Things reached a nadir on Wednesday when a Wolverhampton Wanderers team who had collected a solitary point from their eight previous away games as they slid to the bottom of the league won 1-0 at Anfield - Liverpool's eighth defeat of the season.

If it had been a backs-to-the wall defensive effort with a breakaway goal then maybe Liverpool's fans could have swallowed the latest setback but it was anything but a fluke. Wolves dominated from start to finish, kept their first clean sheet of the season and should have had more goals.

"The fans have left angry and that's understandable," said manager Roy Hodgson, who cuts an increasingly desperate figure on the touchline with each passing match.

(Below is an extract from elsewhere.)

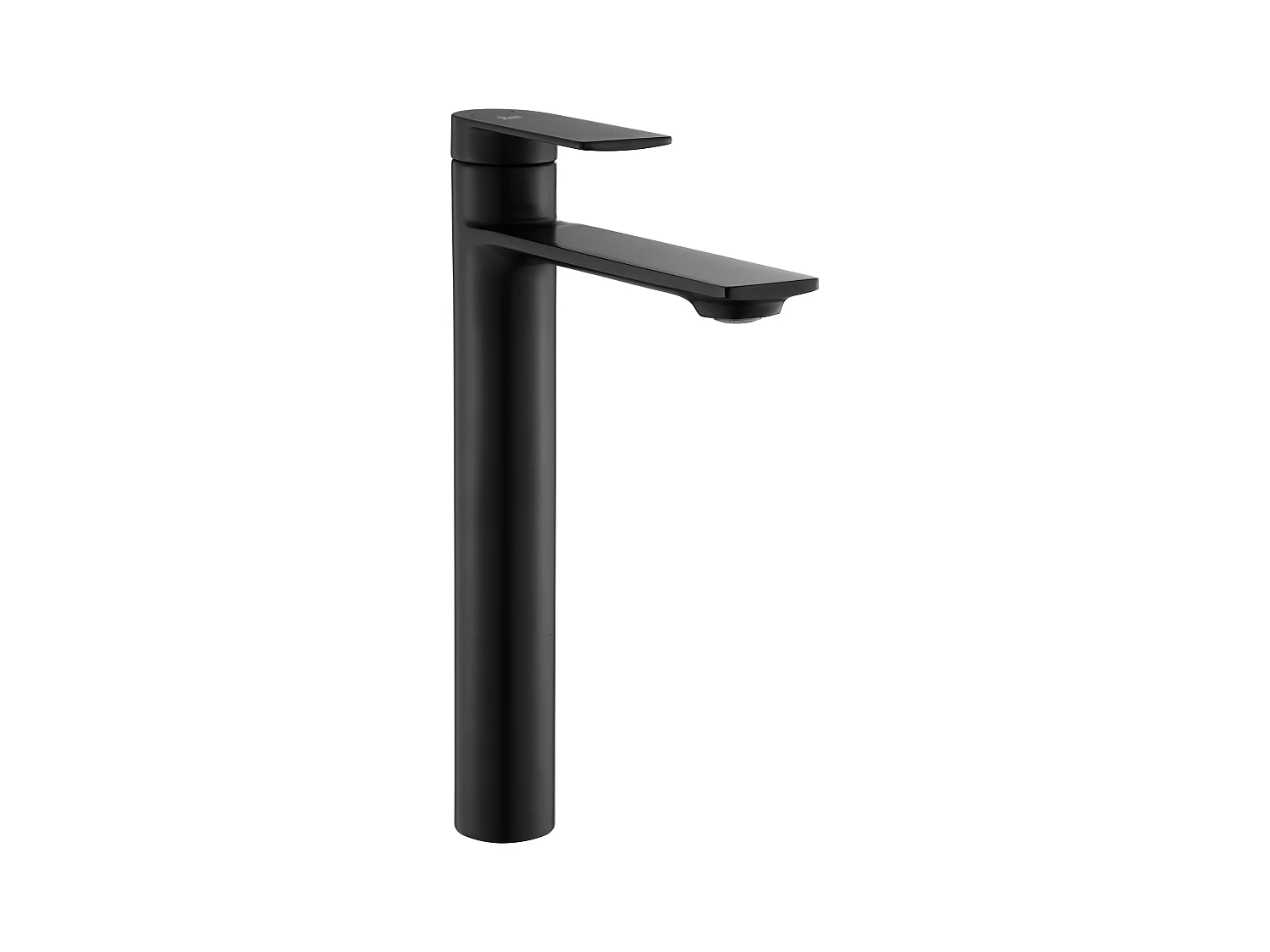 Robinet De Lavabo Rea My1902-21B Storm High Black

"However, it would be dangerous to clear a lot of players out on the basis of one game. We wanted our renaissance to start today but it hasn't happened. Panic would be the wrong thing to do but I'm not the sole arbiter of that."

Mick McCarthy's team might still go down but Liverpool's European ambitions are limited to the Europa League while their domestic target looks like being to climb above the likes of Blackpool, Stoke City, Blackburn Rovers and Sunderland for an upper mid-table finish.

That victory was Chelsea's first since Nov. 10 and lifted them back into the top four - four points behind leaders Manchester United and Manchester City and two behind Arsenal.

United, with games in hand on all their title rivals, visit West Bromwich Albion in Saturday's lunchtime kick-off while City are at home to irrepressible Blackpool later in the day.

Arsenal, who would have been joint-top if they had not given up a late equaliser in Wednesday's 2-2 draw at Wigan Athletic, visit Birmingham City while Chelsea host an Aston Villa side in freefall on Sunday. Fifth-placed Tottenham Hotspur are at home to Fulham on Saturday.